Ask HN: Could a faster Prolog have succeeded in industry?

13 points by wrp ↗ HN
I've read most of what's available in English regarding the Japanese FGCP and their use of Prolog derivatives. What strikes me in all that I've read, is that the "failure" of the enterprise is attributed just to the poor performance they were able the achieve compared to object-oriented procedural programming. I haven't seen any evaluation of the FGCP approach in regard to the practicalities of software production.

From their early publicity, it's clear that the FGCP was aimed at programming in the large, the kind of projects now done with hundreds of programmers using C++ or Java. Consider a typical Java programmer in industry.

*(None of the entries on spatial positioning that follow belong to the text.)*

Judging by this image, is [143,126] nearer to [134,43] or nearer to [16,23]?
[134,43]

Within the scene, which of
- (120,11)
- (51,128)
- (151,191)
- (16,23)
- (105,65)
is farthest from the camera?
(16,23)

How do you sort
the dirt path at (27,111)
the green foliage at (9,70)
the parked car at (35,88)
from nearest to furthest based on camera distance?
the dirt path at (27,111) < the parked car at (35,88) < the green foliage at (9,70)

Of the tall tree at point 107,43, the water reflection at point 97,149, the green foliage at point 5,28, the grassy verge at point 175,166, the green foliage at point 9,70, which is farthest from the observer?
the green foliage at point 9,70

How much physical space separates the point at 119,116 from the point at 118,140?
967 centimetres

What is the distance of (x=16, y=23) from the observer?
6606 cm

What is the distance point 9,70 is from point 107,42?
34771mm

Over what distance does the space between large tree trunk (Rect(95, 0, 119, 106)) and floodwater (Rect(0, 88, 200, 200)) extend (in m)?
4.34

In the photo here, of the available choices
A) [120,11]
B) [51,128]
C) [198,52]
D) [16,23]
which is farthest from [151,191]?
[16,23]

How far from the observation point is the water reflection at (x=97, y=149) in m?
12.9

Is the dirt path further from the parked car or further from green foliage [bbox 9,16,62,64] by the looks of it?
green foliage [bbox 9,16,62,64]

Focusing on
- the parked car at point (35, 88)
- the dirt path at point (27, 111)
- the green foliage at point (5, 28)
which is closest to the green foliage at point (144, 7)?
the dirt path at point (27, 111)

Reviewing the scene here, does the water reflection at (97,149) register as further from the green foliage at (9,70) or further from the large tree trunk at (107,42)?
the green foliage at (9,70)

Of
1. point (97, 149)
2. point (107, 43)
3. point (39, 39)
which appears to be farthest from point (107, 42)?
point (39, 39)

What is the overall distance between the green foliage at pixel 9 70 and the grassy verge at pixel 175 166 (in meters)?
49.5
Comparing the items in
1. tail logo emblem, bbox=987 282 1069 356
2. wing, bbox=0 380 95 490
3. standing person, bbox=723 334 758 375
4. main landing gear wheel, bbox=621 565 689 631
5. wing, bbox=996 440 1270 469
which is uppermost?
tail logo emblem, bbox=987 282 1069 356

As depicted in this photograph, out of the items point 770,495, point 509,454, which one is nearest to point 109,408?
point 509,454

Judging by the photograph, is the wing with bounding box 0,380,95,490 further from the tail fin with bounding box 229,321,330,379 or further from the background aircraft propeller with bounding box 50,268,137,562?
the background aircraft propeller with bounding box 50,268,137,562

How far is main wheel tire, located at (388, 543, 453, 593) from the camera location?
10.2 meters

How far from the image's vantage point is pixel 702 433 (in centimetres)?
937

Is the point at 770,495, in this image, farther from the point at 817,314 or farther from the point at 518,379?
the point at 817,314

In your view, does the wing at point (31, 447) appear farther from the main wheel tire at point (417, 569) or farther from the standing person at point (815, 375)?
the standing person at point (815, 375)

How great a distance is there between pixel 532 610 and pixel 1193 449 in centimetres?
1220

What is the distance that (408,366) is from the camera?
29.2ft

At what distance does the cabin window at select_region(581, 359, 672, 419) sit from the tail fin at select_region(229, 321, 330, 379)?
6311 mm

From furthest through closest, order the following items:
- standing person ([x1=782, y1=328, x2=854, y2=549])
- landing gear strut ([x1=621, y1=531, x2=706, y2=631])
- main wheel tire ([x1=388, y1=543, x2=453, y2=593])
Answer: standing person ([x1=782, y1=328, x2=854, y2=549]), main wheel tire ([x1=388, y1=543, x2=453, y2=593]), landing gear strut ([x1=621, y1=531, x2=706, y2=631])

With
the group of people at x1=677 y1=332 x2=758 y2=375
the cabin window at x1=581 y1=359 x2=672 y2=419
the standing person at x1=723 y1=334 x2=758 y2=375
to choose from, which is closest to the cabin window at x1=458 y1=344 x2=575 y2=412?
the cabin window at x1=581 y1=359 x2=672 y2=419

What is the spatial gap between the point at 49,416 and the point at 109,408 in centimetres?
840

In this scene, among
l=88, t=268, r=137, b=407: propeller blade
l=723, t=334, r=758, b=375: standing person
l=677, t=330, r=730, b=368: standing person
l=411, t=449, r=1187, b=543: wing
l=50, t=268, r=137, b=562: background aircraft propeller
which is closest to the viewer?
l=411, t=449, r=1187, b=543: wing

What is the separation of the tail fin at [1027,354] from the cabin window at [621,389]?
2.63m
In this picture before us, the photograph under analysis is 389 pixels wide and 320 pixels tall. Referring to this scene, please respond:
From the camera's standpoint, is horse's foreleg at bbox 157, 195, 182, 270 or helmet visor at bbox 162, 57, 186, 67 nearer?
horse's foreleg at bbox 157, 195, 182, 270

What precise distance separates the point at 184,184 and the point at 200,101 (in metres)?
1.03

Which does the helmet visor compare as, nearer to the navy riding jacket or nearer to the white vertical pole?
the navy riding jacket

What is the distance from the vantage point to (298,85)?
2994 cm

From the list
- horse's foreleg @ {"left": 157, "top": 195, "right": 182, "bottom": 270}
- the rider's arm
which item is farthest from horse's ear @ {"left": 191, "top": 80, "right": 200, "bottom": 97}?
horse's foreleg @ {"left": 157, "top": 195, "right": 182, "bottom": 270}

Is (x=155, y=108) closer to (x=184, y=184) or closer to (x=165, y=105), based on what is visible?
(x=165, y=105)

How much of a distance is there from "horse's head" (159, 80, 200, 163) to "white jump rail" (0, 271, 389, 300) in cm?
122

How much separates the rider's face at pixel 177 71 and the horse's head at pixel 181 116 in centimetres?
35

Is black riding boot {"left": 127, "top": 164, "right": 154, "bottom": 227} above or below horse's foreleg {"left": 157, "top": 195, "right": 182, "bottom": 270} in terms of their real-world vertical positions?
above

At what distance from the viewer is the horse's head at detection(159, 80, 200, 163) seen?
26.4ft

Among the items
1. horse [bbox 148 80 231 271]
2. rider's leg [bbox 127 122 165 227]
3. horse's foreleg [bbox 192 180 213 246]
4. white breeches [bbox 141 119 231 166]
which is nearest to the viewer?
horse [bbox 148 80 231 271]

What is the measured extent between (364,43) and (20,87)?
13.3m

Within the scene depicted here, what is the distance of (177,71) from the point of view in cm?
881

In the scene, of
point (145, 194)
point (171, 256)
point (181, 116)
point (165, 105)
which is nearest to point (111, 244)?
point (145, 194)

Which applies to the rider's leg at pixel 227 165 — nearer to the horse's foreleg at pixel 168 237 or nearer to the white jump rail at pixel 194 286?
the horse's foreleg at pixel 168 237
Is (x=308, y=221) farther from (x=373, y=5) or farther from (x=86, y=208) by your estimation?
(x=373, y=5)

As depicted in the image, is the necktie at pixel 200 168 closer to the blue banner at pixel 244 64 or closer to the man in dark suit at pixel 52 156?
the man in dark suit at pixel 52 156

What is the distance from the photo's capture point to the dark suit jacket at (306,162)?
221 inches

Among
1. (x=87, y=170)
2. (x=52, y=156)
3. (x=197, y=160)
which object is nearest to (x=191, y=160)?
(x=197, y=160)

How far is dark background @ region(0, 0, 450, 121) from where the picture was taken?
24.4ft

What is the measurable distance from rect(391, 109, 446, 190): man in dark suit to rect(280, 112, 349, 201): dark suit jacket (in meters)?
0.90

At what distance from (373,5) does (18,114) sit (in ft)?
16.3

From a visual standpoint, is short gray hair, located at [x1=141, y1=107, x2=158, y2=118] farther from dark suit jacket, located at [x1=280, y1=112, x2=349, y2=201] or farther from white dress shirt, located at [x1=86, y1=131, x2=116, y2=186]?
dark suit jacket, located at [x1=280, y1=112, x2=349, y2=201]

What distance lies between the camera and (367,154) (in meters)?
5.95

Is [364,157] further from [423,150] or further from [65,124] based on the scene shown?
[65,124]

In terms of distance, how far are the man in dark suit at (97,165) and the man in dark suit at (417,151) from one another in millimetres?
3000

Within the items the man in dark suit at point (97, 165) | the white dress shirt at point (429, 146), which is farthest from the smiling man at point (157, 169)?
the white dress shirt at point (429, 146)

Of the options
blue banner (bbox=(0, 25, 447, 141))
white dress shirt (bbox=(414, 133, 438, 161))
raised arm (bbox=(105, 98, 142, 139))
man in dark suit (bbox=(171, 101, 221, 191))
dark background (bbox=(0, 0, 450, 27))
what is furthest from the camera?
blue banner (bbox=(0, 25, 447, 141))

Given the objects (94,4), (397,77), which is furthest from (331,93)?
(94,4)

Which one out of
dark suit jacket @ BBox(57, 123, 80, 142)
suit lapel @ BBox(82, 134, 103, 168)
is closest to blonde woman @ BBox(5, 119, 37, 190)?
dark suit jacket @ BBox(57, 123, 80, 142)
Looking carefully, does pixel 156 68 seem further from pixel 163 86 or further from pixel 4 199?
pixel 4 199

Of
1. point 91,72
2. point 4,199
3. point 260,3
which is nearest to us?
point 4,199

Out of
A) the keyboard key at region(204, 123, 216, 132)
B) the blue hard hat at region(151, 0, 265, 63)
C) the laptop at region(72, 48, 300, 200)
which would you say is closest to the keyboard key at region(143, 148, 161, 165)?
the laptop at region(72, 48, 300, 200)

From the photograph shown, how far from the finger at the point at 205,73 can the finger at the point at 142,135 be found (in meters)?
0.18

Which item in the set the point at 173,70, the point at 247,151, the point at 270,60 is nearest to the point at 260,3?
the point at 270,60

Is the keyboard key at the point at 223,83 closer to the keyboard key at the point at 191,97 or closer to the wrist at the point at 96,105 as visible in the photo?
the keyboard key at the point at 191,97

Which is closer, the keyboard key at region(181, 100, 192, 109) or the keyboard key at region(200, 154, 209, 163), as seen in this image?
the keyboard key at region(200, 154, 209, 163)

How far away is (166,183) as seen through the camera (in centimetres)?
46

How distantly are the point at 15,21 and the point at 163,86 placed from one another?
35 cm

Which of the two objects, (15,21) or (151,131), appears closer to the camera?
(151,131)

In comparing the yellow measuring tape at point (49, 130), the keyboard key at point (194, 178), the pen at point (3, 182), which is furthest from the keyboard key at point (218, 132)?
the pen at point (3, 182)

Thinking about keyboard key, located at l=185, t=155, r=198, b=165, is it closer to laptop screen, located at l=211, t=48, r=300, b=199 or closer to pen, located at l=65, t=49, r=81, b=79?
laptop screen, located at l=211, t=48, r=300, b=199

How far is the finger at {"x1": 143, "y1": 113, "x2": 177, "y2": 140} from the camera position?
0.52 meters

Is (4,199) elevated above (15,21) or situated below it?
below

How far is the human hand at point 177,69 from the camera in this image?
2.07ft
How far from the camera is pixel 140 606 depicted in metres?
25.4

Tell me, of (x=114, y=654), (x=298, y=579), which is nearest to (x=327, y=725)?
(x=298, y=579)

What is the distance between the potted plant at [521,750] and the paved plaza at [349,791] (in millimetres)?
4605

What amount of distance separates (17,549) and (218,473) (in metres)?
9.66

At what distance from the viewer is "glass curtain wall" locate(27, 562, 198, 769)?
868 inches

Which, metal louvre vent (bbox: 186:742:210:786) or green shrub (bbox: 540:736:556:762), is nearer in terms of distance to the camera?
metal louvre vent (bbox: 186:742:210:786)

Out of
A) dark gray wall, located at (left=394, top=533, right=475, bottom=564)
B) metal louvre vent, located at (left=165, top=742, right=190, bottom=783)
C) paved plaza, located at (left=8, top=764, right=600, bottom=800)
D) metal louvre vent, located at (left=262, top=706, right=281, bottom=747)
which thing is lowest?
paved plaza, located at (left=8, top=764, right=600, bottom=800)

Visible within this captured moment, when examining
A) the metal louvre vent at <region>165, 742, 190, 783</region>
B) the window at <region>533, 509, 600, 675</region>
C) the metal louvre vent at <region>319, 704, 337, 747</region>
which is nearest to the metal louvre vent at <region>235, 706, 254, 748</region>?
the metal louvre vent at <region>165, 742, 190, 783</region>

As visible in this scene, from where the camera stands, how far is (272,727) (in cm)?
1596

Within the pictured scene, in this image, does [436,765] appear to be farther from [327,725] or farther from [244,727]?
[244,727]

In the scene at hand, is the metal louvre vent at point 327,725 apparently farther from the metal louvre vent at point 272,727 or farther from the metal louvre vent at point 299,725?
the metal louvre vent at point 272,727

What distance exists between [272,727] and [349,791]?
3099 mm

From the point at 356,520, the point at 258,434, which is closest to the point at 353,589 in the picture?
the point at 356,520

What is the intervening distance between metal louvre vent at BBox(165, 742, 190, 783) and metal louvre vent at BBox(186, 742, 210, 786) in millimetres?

How well would that person adapt to logic programming?

My suspicion is that even if the Japanese had gotten KL-1 performing like C++, there still would have been tremendous difficulty shifting programmers to that paradigm. I expect that a highly-performant parallel Prolog would have been received about like Haskell has been.

Any anecdotal evidence for or against this?

7 comments

[ 2.7 ms ] story [ 20.7 ms ] thread
I think it was just bad timing.
Prolog wouldn't have a chance over C++ or Java because it's not as good a programming language as C++ or Java (or Perl or Python or Ruby or C or many other languages). You'll notice that dramatically poor performance has not held back Python or Ruby.

Logic programming is a bad programming paradigm. The reason strictly evaluated imperative languages like Scheme or C++ are popular is because in these languages, you tell the computer what to do.

I agree that's the stated reason but I don't agree that was the real reason why it was considered a failure. Here are my reasons, reading between the lines, for why they considered it a failure in my opinionated order of importance:

1.) The Japanese bubble economy collapsed. They realized they'd have to stop funding it, and put their ambition to be the biggest AI power in the world aside.

2.) Logicist AI was losing ground to probabilistic AI.

3.) Special purpose machines were much more expensive to design and build than running the same programs on commodity general purpose machines. The Lisp machines ultimately suffered the same fate as the Japanese PIM machines.

4.) They weren't ready to deploy concurrent prolog. They hadn't worked it all out even theoretically. They were hoping that running it concurrently would speed it up, but probably realized that smarter algorithms and optimized implementations in individual programs would have a greater effect.

5.) They rushed the project, rolling out machines and languages before they had been fully worked out. The rushing mentality caused them to increase the expense of their mistakes and to make more mistakes than they might have if they didn't rush.

Also, I disagree that prolog hasn't been a commercial success. For example, Prolog is the right language for solving finite domain contraints and there is a mini-industry around this.

As far as shifting programmers, they had quite a few skilled prolog programmers and they weren't recruiting from the ranks of the then COBOL business programmers.

Yes, Prolog has survived in a few niches. But my question was regarding the original vision that Prolog would lead us to an era of large-scale, logic-based, general purpose programming. Historical reviews harp on the performance problem, while I suspect that the design and personnel issues involved in using logic programming would be a much bigger factor.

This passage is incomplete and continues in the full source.